* Start Source document *

Monday, October 9, 2017

Grief, Prayer and Healing.

from Sunday's worship service
It's hard to believe a week has passed since we woke up to the terrible news from Las Vegas. I do not know anyone personally who was there, but a friend's family lost a cousin (a father of three young children). It seems that Las Vegas is a lot closer to Atlanta than I ever imagined. While much of my weekend was spent with knitting and Netflix (arguably two of the very best means for healing I know), I also had three specific experiences that I wanted to share with y'all.

My small group gathered Friday morning to continue our Book of Joy discussion. This week's chapters were about Forgiveness and Gratitude. tough topics, especially in today's context. But we all agreed what we've read has helped our reactions and responses.

The Dalai Lama makes a distinction between the person and their action:
"This is where the power of forgiveness lies -- not losing sight of the humanity of the person while responding to the wrong with clarity and firmness."

* End Source document *
* Start Stored records *

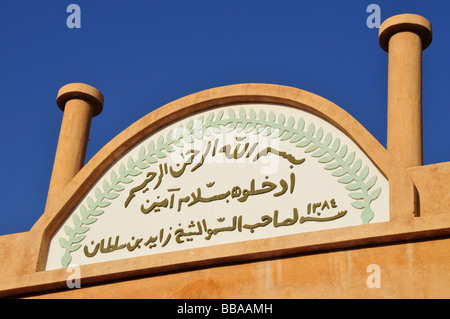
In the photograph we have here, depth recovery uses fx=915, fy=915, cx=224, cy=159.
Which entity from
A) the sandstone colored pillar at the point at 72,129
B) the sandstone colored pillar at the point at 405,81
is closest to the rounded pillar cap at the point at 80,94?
the sandstone colored pillar at the point at 72,129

* End Stored records *

> [The request]:
In the post above on grief, prayer and healing, what two topics did this week's Book of Joy chapters cover?

> [Solution to this exercise]:
Forgiveness and Gratitude.